The shopping is done, the tree is trimmed and the party is winding down. Nothing at this point could spoil the holidays quite like a panicky trip to the emergency room with a sick or injured child.
Given the little ones’ knack for embracing danger, parents must shift their everyday attentiveness into overdrive during the holiday season. Hypervigilance is necessary to keep button batteries out of noses, small magnets out of stomachs and tiny toy parts out of mouths, said Jahn Avarello, MD, chief of pediatric emergency medicine at Cohen Children’s Medical Center.
“Kids will innately do the things we most don’t want them to do,” Dr. Avarello said, “such as put things in their mouths, in their noses and in their ears.”
The most important measure to keeping children safe over the holidays is for parents to choose toys and games suitable to their child’s age. Not abiding by the age warning label on a toy package often poses a safety risk.
“People need to make sure they keep the toys specific to the age groups they are shopping for,” Dr. Avarello said. “Too often, adults buy toys that are outside the child’s age range. Because the child isn’t developmentally ready, it can be a very unsafe situation.”
Chemistry sets and toys that require being plugged into an electrical outlet pose a danger to small children and toddlers, Avarello noted.
In recent years, the number of child injuries related to button batteries has skyrocketed, with more than 3,500 incidents of button battery ingestion reported to U.S. poison control centers each year, according to the American Academy of Pediatrics. Most involve kids under 6.
Button batteries – the kind found in remote controls, cell phones, cameras, watches and small electronic toys – can cause permanent injury when they are swallowed or placed in the nose or ears.

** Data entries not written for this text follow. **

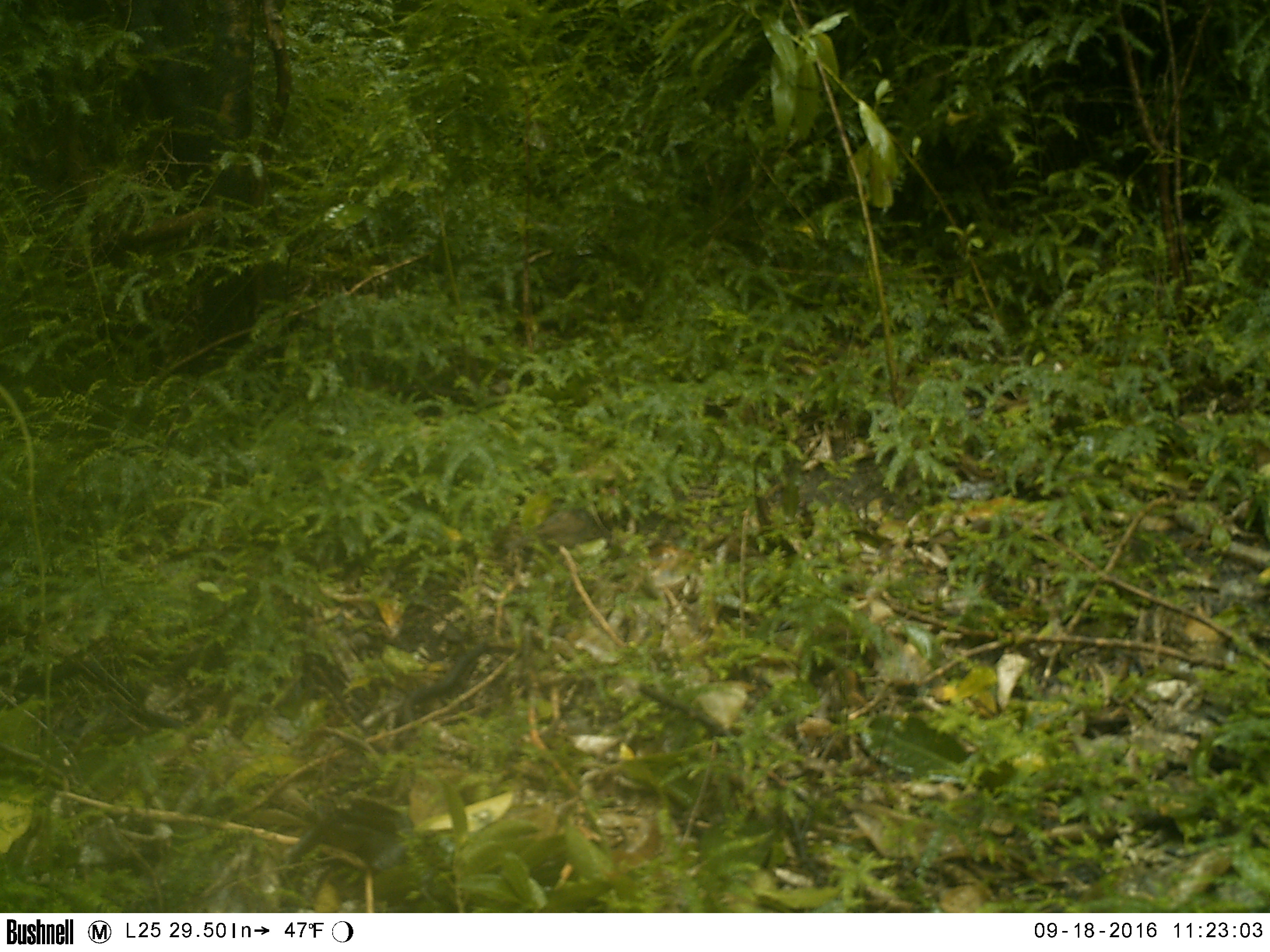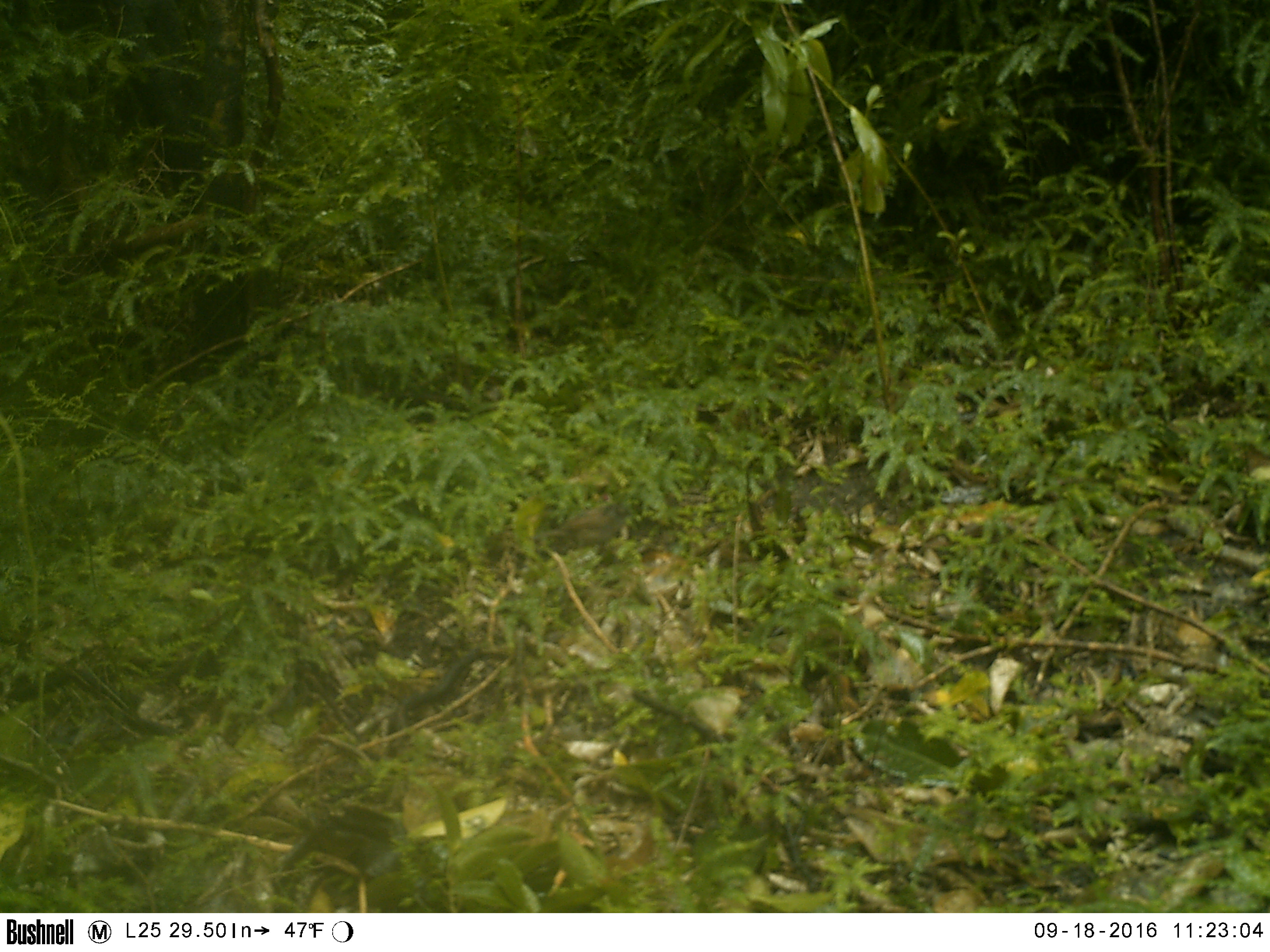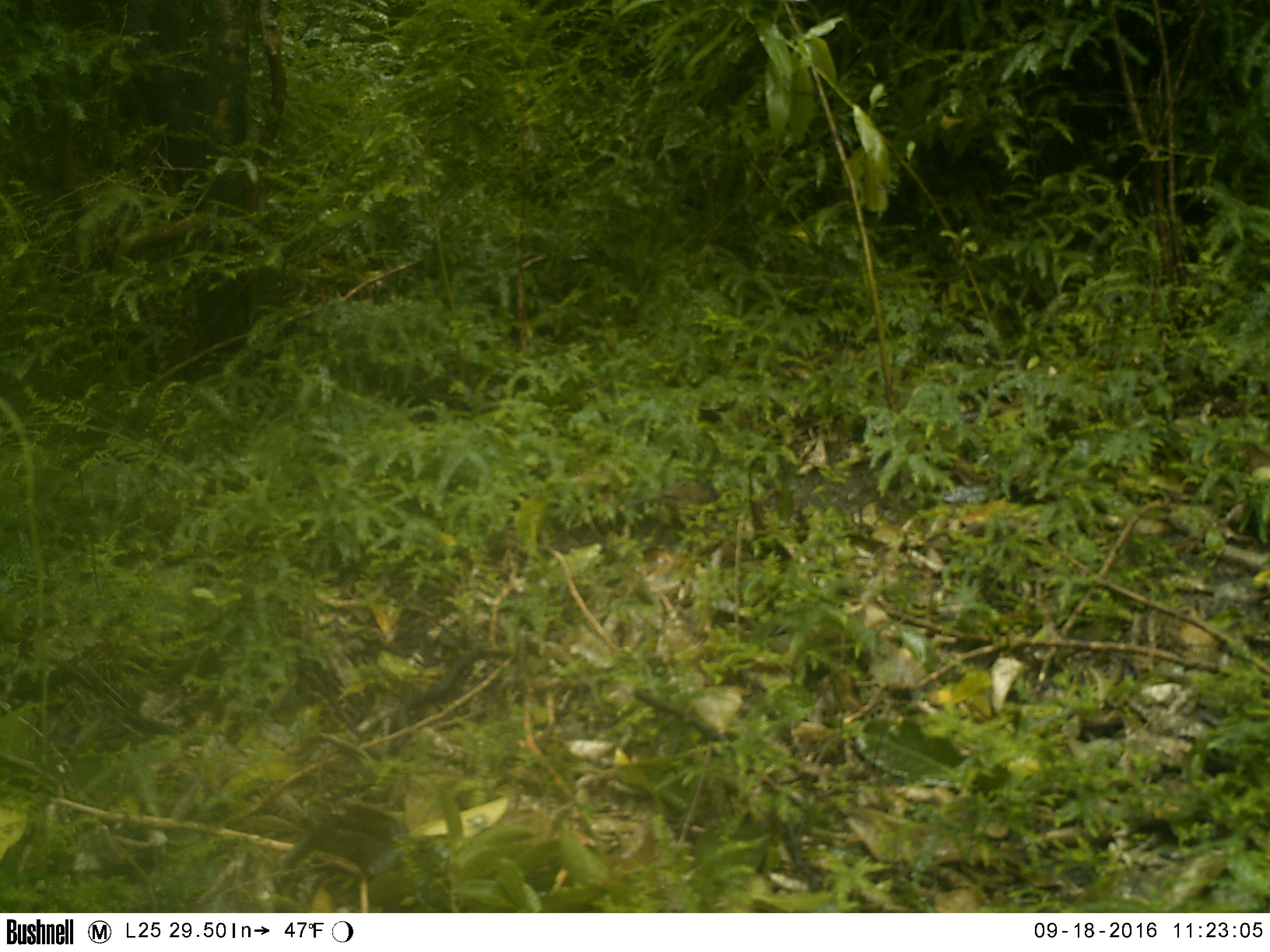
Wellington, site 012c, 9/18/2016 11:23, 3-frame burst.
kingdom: Animalia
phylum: Chordata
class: Aves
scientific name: Aves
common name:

“Button batteries are extremely dangerous. They can get stuck in a child’s nose, throat or ears,” Dr. Avarello said. “If the battery gets lodged between two wet surfaces, it can cause electrolysis and erode away at the tissue.
“With younger and younger kids using electronic gadgets, the incidence of button battery ingestion has increased dramatically,” he added.
Small high-powered magnets also present a safety risk to children, Dr. Avarello said. The U.S. Consumer Product Safety Commission reports an increasing number of incidents involving kids swallowing magnets.
“When two or more of these magnets are swallowed, they can attract each other internally as they go through the digestive system,” Dr. Avarello said. “The magnets can wreak havoc on the child’s intestines.”